The graph displays your site's response with bars colored according to the response:
|orange||Site health monitoring configuration error|
|red||Site down, or site DNS error|
|black||Site is unreachable|
Move your mouse over a bar on the graph to see details of the response, including date and time, exact response time in milliseconds, and response (ok or error). Note that a single error does not necessarily mean that the site was down for a whole minute. It may have been a momentary issue.
You can use the date pickers to change the start and end dates of the data presented in the graph.
Getting more information about errors
When the uptime service receives an error, a notification of the error is sent and displayed in the Insight notification list. The notification describes the type of error and possible causes. The following categories of errors are reported:
- Site down. Here are some possible causes:
- New code was deployed which may contain an error in the PHP that requires a code rollback. Check your PHP error logs for any fatal errors.
- A new module was enabled and it has created an error condition on the site. Disable the module.
- Caches were recently cleared and the site is hitting a memory limit when attempting to rebuild the cache.
- Site impaired. The site is returning errors for some, but not all, of the pages Acquia monitors.
- Site online. The site has come back online.
- Site in Maintenance mode. The site reports that it is in Drupal maintenance mode.
- Site health monitoring configuration error. The site is not responding to testing. Ensure that the Acquia Connector is enabled, the module version is 7.x-2.13, 6.x-2.14 or later, and that the site is connected to Acquia Insight.
- Site not responding. This could be due to general internet connectivity issues, or the servers hosting the site may be offline. If your site is hosted with Acquia and the servers powering it are down, we will be opening a support ticket with you shortly.
- Site DNS error. The DNS record for the site is failing to resolve, meaning we did not receive a timely response during a DNS lookup. This usually means either that your DNS provider or registrar is having an issue, or that there are networking issues outside of Acquia's control. DNS resolution problems are often resolved very quickly. If you can load the domain, the issue may be localized or already resolved. Acquia cannot investigate DNS errors.
Receiving email notifications
You can enable email notifications of site health issues. If you do so, the site health monitoring service will send an e-mail notification after three consecutive minutes of errors. This threshold helps reduce false alarms. You cannot customize this three-minute threshold.
The site health monitoring service needs to be able to receive an HTTP 200 response from your homepage and the canary URL in order to function. If, when you first enable site health monitoring, the Site Health graph shows errors, the most likely causes are:
- The Acquia Connector module on your site is not up-to-date.
- Acquia Insight has not yet received confirmation from your site that the Acquia Connector module has been updated. Check the last connection date and time shown on the left sidebar. Run cron, if it has not run recently.
- The site health monitoring service can't reach the canary URL or your homepage because it is being redirected or blocked.

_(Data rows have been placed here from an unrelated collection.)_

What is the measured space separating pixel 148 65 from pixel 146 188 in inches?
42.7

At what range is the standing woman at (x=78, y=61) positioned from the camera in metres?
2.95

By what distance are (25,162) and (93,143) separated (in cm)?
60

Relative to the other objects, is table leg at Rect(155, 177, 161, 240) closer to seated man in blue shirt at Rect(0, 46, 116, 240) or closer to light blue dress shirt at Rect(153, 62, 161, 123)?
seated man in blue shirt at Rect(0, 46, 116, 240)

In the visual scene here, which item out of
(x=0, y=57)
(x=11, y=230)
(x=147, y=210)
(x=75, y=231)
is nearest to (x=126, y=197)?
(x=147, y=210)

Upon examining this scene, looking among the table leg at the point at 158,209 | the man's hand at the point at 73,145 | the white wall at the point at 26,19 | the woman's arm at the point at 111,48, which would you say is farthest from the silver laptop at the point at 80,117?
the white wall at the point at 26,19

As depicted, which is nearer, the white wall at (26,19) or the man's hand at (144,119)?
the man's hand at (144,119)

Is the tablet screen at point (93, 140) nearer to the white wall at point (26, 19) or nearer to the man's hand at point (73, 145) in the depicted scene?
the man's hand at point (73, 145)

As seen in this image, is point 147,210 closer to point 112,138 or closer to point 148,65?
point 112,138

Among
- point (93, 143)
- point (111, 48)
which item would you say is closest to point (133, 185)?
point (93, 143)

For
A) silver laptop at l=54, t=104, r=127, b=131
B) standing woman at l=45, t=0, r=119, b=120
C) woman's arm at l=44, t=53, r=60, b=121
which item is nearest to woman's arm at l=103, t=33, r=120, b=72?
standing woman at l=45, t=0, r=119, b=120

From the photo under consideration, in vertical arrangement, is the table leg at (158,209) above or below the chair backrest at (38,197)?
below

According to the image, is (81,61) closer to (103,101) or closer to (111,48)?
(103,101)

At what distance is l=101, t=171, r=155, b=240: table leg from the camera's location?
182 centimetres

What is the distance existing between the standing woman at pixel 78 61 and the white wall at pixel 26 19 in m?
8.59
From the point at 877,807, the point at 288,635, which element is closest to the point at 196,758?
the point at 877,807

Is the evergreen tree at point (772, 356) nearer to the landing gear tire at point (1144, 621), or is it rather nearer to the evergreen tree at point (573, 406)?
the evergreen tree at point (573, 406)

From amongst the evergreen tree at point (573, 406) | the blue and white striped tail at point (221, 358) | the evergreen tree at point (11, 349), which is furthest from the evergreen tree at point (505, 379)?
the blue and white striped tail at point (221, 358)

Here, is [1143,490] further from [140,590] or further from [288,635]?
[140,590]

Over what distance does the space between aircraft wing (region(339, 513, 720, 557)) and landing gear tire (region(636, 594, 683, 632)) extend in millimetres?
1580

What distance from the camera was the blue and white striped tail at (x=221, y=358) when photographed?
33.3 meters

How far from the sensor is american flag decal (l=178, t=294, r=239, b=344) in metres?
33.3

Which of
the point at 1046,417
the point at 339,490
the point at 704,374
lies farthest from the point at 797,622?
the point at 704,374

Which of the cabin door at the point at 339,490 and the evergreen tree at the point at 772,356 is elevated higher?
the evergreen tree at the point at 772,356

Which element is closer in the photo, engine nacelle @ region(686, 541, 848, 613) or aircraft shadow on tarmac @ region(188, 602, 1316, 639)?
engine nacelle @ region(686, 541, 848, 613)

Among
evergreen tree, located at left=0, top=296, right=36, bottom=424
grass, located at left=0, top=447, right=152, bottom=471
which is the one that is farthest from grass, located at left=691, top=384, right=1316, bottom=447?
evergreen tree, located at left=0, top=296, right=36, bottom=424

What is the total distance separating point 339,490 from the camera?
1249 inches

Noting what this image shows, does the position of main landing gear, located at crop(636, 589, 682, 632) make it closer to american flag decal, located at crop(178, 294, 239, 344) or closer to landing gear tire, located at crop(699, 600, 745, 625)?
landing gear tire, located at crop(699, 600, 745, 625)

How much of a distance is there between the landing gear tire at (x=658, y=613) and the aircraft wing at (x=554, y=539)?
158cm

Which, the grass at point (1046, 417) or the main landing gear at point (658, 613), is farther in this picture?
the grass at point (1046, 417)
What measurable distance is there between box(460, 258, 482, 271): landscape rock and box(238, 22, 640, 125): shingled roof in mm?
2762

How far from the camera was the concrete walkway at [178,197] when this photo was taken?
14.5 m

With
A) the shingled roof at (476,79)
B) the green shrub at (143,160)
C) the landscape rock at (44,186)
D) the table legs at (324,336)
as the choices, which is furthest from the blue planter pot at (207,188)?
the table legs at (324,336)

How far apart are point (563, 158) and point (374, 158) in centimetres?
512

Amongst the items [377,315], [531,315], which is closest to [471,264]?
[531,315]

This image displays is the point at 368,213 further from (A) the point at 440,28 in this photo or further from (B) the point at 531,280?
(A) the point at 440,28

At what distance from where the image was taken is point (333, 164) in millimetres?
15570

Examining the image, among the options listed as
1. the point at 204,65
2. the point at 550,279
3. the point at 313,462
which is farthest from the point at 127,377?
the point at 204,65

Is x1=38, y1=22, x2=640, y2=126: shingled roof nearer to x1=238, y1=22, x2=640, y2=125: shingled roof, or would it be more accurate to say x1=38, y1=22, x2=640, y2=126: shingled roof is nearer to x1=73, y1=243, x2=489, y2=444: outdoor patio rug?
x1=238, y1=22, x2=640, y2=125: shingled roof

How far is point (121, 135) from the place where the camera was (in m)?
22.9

If you have questions about an alert and your Acquia subscription entitles you to open support tickets, you can contact Acquia Support. The site health monitoring service may detect momentary, transient issues on a site, or in the network between our service and a site's servers. For this reason, Acquia Support will not investigate momentary outages. We will, however, investigate recurring instances of partial or complete downtime detected by this feature, or issues which are currently in progress. Furthermore, Support will not investigate DNS errors, which usually mean either that your DNS provider or registrar (often the same) is having an issue, or that there are networking issues outside of Acquia's control.